Stated exercise 1 -> Return, copied exactly, the part of the numbered comments that opens with the words containing "5. Less committees" and closes with "those people DO!".

Extracted text ->
————————

4. "I therefore suspect that women tend to accumulate more service time, much of it untallied." Yes, to get leverage, so later they can release emotions when it is time to respond.
5. Less committees and service, more racquetball and swimming-let's have women switch.
6. "they often have a harder time saying no to requests or to doing just the minimum." Oh, they do huh?
7. "Evolutionarily, women have been the glue of social groups." What a load of crap. My hang gliding club and SCUBA diving clubs are low on glue. I don't know how we function. Good thing we've got 'Lisa'! I hope she doesn't leave the sport or bye-bye hang gliding club.
8. "They tend to be more concerned with ministering to families and communities, take more pleasure from such activity, are more moved by the gratitude it generates, and suffer more anxiety and guilt when they skimp on it." Youuu moron-that's because 40% of the population falls into ONE temperament type: Sensing Judging (according to the Keirsey Temperament Sorter)! That's WHAT those people DO!
9. Then women need to grow the hell up and think more & feel less in the work environment. I suppose that comes w/time. Work is work not a place to make new girfriends/BFF-ugh, the socializing and personalizing women do at work. Good Lord.

————————

Data ->
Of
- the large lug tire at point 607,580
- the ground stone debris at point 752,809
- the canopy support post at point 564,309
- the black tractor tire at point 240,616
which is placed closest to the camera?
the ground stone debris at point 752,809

————————

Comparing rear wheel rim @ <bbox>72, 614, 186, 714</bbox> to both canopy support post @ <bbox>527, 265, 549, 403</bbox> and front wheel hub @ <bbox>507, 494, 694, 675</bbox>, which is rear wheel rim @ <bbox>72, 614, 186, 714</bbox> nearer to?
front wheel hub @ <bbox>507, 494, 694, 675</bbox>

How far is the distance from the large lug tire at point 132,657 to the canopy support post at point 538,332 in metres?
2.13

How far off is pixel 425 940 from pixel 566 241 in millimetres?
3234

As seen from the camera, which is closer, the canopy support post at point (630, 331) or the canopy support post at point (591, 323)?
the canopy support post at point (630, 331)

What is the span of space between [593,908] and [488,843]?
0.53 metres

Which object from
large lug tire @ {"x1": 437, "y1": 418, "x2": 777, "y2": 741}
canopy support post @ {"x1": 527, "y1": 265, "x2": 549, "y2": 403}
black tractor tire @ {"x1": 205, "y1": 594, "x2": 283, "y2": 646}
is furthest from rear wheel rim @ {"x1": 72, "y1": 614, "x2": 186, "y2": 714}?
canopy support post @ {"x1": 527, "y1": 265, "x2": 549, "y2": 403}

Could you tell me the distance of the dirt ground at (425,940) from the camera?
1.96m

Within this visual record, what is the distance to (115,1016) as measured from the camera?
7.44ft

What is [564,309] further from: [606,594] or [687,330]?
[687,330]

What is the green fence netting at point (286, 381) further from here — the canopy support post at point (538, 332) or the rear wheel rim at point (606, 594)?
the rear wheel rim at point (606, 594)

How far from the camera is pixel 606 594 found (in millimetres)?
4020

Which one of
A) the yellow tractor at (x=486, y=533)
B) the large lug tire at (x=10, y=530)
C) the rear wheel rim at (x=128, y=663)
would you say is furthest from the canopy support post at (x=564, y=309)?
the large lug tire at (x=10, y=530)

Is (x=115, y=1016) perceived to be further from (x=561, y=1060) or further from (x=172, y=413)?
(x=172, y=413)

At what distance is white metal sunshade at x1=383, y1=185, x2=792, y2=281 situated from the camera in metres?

————————

Stated exercise 2 -> Collect every line of the listing that contains the word "black", and copy each one unchanged.

Reply 1 ->
5. Less committees and service, more racquetball and swimming-let's have women switch.
6. "they often have a harder time saying no to requests or to doing just the minimum." Oh, they do huh?
7. "Evolutionarily, women have been the glue of social groups." What a load of crap. My hang gliding club and SCUBA diving clubs are low on glue. I don't know how we function. Good thing we've got 'Lisa'! I hope she doesn't leave the sport or bye-bye hang gliding club.
8. "They tend to be more concerned with ministering to families and communities, take more pleasure from such activity, are more moved by the gratitude it generates, and suffer more anxiety and guilt when they skimp on it." Youuu moron-that's because 40% of the population falls into ONE temperament type: Sensing Judging (according to the Keirsey Temperament Sorter)! That's WHAT those people DO!

Reply 2 ->
- the black tractor tire at point 240,616
black tractor tire @ {"x1": 205, "y1": 594, "x2": 283, "y2": 646}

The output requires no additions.